Authorities are drafting a bill to create a specialized, anti-organized crime unit that will operate nationwide. The proposed legislation needs approval by the country’s Legislative Assembly.
Costa Rican law enforcement officials are writing a legislative proposal to create a specialized police unit to take on organized crime nationwide.
The elite squad, which would fall under the Judicial Investigation Organization (OIJ, for its Spanish acronym) and be based in the nation’s capital of San José, aims to have a centralized command structure tasked with investigating crime nationwide, OIJ Director Walter Espinoza told Diálogo.
Espinoza, a former deputy prosecutor of organized crime who took over as OIJ’s leader on December 1st, said the OIJ is writing the bill, which would need to be approved by the country’s Legislative Assembly.
Cooperative effort
The OIJ is developing the initiative in collaboration with the Public Prosecutor’s Office, and will seek to bring the Security Ministry on board “because we understand that standing up to organized crime is a country issue, not only [an issue] of the [OIJ],” Espinoza stated. He said he plans on presenting the plans for the new unit by February.

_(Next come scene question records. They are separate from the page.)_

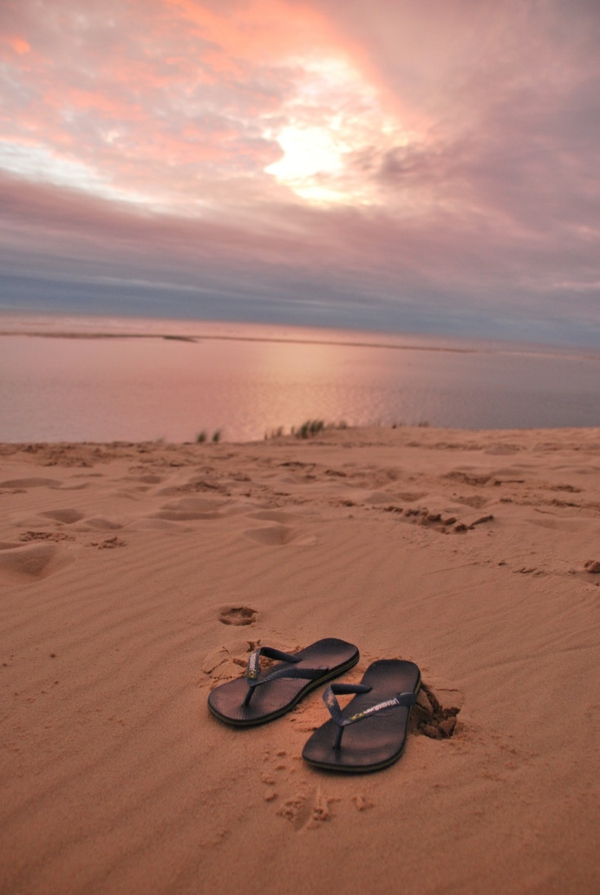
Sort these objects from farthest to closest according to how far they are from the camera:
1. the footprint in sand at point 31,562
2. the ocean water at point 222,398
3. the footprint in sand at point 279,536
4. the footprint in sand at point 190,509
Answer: the ocean water at point 222,398, the footprint in sand at point 190,509, the footprint in sand at point 279,536, the footprint in sand at point 31,562

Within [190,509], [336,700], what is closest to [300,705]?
[336,700]

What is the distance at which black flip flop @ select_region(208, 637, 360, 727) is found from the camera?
1.95 m

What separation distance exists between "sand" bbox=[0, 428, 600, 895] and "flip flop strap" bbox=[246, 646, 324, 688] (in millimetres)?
155

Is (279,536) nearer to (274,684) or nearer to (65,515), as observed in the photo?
(65,515)

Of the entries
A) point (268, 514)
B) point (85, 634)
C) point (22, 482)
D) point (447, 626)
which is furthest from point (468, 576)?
point (22, 482)

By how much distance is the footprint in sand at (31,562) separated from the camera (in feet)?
10.2

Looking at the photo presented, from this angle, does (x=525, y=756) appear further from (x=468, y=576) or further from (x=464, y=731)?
(x=468, y=576)

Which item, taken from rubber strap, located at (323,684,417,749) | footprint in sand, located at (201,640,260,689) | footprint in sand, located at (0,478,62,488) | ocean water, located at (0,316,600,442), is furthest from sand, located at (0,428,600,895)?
ocean water, located at (0,316,600,442)

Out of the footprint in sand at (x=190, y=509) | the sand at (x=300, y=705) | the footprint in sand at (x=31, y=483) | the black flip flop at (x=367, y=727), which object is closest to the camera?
the sand at (x=300, y=705)

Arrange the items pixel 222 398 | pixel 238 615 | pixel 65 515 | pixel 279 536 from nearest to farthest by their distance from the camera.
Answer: pixel 238 615 → pixel 279 536 → pixel 65 515 → pixel 222 398

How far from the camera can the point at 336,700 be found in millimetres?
1884

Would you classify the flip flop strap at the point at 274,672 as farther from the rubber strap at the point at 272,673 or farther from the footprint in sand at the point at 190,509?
the footprint in sand at the point at 190,509

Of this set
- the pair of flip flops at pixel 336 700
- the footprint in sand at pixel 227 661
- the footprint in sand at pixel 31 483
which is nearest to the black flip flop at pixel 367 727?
the pair of flip flops at pixel 336 700

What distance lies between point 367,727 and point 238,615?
41.3 inches
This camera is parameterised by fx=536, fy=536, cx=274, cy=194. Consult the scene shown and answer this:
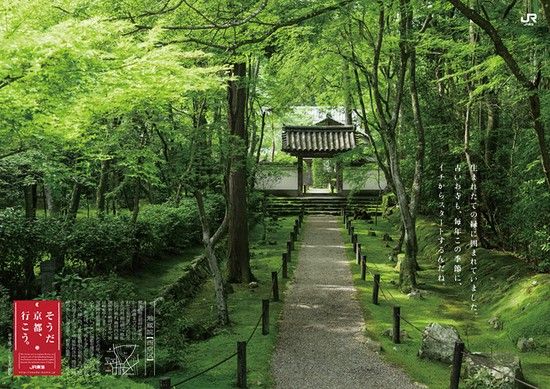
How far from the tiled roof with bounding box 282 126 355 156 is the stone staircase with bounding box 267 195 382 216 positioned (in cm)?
299

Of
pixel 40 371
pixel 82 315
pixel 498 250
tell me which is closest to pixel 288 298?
pixel 82 315

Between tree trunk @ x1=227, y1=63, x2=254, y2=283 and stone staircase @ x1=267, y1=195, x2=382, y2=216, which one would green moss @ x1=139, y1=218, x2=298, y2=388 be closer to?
tree trunk @ x1=227, y1=63, x2=254, y2=283

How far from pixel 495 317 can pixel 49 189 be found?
12.8m

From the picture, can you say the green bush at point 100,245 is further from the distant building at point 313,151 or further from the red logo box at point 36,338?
the distant building at point 313,151

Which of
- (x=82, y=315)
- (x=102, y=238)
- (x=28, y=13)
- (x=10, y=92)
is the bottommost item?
(x=82, y=315)

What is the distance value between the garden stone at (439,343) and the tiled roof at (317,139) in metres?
24.5

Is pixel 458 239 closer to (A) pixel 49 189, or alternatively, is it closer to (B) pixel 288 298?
(B) pixel 288 298

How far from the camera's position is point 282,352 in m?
10.2

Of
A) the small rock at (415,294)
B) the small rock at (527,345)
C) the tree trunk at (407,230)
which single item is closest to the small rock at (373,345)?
the small rock at (527,345)

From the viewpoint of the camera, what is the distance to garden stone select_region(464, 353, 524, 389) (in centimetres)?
797

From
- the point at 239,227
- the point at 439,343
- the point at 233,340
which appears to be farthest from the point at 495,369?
the point at 239,227

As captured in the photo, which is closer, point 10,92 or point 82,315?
point 10,92

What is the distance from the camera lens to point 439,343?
9.77m

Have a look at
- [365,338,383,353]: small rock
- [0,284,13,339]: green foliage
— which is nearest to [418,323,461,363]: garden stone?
[365,338,383,353]: small rock
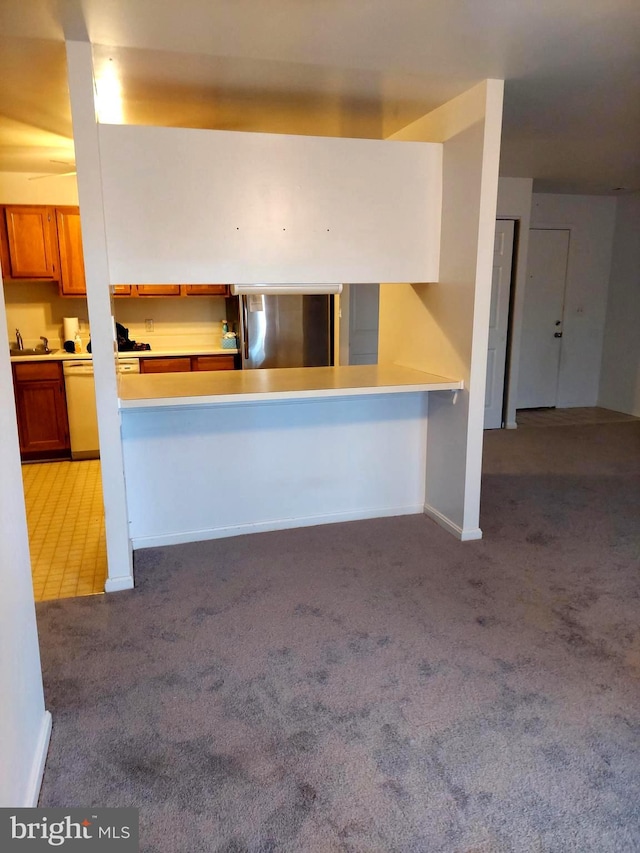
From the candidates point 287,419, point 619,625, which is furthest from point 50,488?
point 619,625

“We understand and know that organized crime reaches beyond the central area – it has [a presence] throughout the country, it covers our entire territory, and thus, it requires us to have work groups in all the sensitive, important, or high-incidence areas,” Espinoza stated. “So the Central Command will be the coordinator. It will be directly linked with the organization’s directorate, and it is going to coordinate very, very closely with the Public Prosecutor’s Office.”
A bridge for criminal operations
Drug traffickers use Costa Rica as a strategic bridge between cocaine-producing countries in South America and consumer markets, according to the OIJ’s 2013 report, “Drug Trafficking and Organized Crime Threats in Costa Rica”.
“International traffickers are foreign groups/individuals operating on Costa Rican soil filling cocaine orders that will be forwarded mainly to the north – and to Europe – and also act as supervisors for all the trafficking operations in the country,” according to the report. Drug traffickers primarily transport cocaine through Costa Rica, the report explained.
“Cocaine trafficking is the most prominent drug flow going through Costa Rica, along its trail from the Andean region – the highest production area – toward North America, particularly the United States, the main cocaine consumer worldwide,” the document stated. Costa Rica “stands out as a strategic point for the cocaine transit by land, air, and maritime routes as a transit and storage zone for the drug.”
Arrests and seizures
Costa Rican police are combating organized crime groups that engage in drug trafficking in a variety of ways. In 2015, police forces confiscated 16 tons of cocaine, 1,350 firearms, and seized about $4 million in cash from criminal groups, Security Vice Minister María
Fullmen said during a January 4th press conference. Law enforcement officers also dismantled 134 drug-trafficking groups, 34 of which operated internationally.
If the legislative proposal is approved, the new police unit would enhance the OIJ’s abilities to fight organized crime groups, according to Espinoza. “This unit would give us more capabilities for action.”